> Prompt
Scan the lines below; pull out those with "true".

Dataset entries:
□ □ □ □ □ □ □

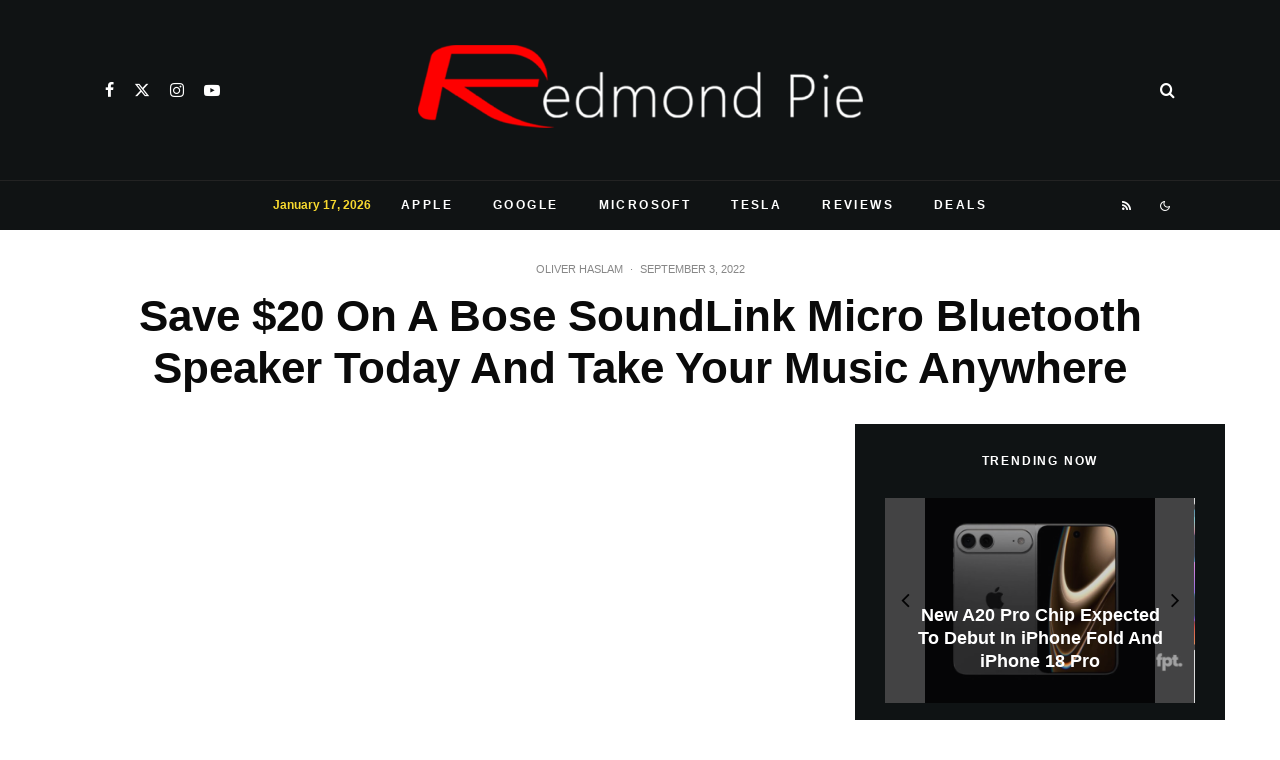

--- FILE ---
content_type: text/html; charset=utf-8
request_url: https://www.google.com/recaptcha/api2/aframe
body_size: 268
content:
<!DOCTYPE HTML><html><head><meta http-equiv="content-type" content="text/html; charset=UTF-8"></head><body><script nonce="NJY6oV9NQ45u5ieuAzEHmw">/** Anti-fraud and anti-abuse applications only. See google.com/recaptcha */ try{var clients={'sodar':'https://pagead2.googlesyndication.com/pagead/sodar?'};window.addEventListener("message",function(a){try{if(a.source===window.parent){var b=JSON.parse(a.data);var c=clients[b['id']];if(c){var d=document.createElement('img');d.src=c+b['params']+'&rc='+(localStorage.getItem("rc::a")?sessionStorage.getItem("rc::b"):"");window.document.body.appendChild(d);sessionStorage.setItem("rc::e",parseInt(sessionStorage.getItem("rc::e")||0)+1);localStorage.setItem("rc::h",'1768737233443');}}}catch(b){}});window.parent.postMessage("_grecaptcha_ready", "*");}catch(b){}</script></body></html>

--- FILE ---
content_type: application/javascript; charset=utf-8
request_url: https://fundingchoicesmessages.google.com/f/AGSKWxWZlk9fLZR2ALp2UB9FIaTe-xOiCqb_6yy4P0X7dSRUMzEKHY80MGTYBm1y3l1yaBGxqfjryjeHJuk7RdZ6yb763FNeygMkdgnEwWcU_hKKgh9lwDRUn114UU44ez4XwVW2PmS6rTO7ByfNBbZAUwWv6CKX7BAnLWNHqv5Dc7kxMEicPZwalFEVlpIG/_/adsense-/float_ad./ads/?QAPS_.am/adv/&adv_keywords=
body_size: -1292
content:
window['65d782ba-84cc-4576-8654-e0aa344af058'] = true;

□ □ □ □ □ □ □

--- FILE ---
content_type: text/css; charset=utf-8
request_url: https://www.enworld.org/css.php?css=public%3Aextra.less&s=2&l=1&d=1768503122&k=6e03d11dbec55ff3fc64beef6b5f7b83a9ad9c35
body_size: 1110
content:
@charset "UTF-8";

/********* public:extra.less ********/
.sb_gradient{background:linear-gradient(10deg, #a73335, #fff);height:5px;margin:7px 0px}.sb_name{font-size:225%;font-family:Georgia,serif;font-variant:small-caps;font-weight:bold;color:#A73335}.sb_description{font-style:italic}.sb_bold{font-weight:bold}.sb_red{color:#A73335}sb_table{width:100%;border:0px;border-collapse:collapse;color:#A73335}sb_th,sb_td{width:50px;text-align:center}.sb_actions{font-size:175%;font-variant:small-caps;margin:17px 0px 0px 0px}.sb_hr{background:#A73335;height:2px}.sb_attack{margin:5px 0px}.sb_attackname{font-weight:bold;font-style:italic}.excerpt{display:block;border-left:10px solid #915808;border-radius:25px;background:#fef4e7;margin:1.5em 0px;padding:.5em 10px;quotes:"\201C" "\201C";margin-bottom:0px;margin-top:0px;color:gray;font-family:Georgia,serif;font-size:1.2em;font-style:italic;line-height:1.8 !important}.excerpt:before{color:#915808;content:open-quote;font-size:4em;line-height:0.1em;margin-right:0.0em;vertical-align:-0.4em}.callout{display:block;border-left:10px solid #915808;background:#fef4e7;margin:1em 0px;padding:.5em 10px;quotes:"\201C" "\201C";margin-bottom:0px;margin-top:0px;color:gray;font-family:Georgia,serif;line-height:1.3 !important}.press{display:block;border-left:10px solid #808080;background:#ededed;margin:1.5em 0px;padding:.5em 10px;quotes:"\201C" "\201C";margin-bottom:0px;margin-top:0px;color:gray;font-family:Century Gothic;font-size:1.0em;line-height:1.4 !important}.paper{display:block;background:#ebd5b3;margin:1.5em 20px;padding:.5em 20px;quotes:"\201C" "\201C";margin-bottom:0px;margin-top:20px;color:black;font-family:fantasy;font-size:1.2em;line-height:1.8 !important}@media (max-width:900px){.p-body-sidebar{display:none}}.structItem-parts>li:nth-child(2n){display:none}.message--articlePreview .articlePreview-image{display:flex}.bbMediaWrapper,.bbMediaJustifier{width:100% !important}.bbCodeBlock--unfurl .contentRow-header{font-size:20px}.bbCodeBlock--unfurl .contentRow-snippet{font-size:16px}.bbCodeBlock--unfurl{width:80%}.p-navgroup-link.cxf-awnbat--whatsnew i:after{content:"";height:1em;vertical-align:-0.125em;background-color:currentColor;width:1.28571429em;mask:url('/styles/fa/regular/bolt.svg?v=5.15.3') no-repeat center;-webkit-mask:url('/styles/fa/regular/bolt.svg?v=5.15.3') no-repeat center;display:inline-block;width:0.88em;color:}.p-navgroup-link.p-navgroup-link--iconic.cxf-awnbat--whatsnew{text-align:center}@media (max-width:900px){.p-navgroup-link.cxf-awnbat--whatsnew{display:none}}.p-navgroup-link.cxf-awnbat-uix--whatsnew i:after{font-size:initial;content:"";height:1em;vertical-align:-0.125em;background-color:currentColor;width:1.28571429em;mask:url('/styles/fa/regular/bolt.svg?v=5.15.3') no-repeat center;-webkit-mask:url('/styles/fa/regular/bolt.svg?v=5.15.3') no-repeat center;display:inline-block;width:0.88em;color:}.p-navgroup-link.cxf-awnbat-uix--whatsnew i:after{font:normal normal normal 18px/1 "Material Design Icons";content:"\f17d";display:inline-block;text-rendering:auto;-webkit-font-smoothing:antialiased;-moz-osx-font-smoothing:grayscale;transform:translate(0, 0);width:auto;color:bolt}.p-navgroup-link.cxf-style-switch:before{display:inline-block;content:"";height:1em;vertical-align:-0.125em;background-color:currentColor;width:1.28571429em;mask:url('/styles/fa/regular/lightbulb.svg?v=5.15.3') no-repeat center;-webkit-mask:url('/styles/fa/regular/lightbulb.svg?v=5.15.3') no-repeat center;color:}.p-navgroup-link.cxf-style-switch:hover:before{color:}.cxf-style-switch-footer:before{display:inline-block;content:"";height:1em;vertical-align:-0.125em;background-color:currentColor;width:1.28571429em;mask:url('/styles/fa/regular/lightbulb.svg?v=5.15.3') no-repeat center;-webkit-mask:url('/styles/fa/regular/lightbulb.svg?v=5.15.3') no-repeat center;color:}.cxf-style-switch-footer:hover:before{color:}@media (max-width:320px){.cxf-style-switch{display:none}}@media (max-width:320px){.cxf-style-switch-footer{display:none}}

□ □ □ □ □ □ □

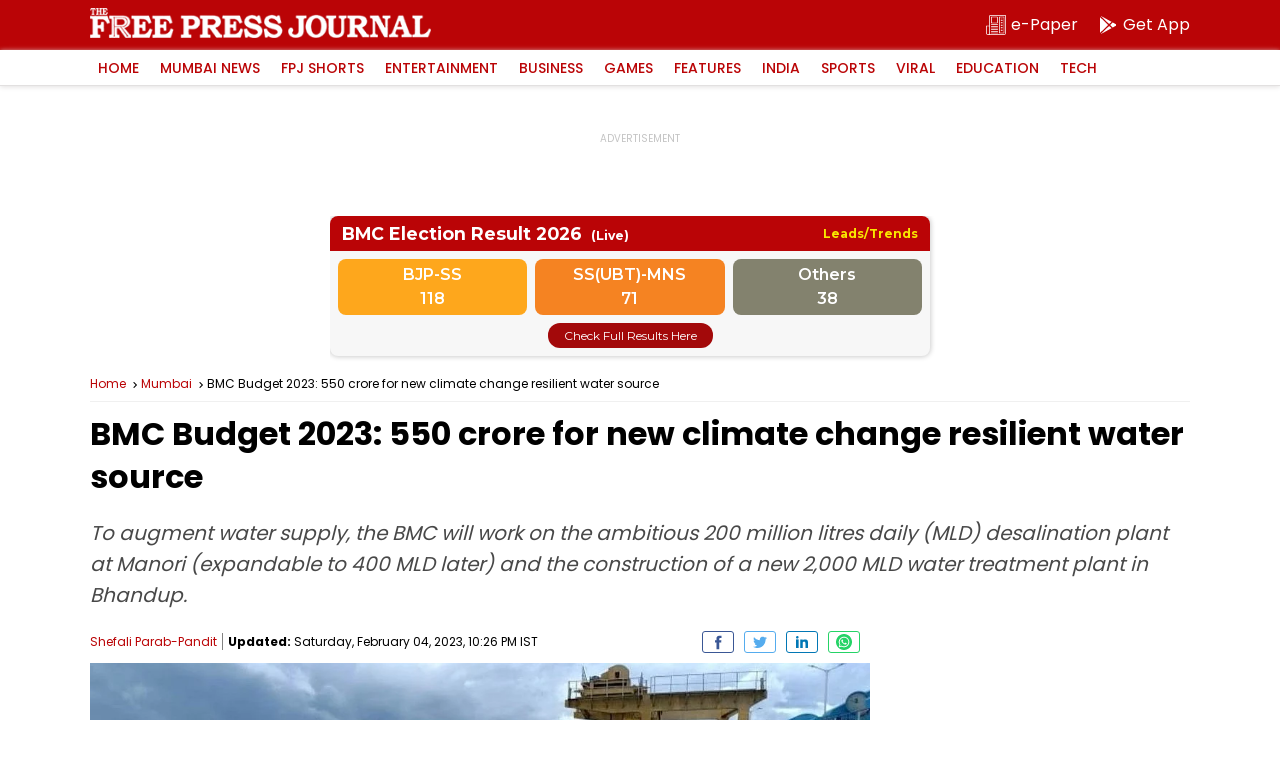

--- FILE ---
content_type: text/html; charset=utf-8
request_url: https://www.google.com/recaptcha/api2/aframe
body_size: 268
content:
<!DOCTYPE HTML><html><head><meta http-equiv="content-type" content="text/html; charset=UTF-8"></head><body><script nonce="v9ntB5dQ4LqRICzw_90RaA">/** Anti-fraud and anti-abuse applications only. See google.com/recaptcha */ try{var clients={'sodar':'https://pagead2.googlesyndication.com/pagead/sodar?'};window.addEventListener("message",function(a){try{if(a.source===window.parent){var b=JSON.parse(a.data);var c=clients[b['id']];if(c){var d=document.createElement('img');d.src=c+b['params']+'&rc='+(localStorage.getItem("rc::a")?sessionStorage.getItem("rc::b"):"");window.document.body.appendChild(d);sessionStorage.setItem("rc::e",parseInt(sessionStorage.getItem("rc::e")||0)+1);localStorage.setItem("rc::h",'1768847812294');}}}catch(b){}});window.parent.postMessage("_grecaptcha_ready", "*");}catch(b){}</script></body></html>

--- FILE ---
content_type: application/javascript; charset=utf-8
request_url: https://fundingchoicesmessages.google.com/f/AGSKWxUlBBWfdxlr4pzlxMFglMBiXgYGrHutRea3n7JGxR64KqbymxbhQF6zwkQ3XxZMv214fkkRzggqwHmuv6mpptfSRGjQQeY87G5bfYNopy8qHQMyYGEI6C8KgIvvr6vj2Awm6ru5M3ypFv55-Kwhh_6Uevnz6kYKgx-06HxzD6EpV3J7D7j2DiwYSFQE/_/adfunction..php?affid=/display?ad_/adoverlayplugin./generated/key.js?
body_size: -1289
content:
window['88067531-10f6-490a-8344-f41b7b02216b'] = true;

□ □ □ □ □ □ □

> Your solution
window['65d782ba-84cc-4576-8654-e0aa344af058'] = true;
window['88067531-10f6-490a-8344-f41b7b02216b'] = true;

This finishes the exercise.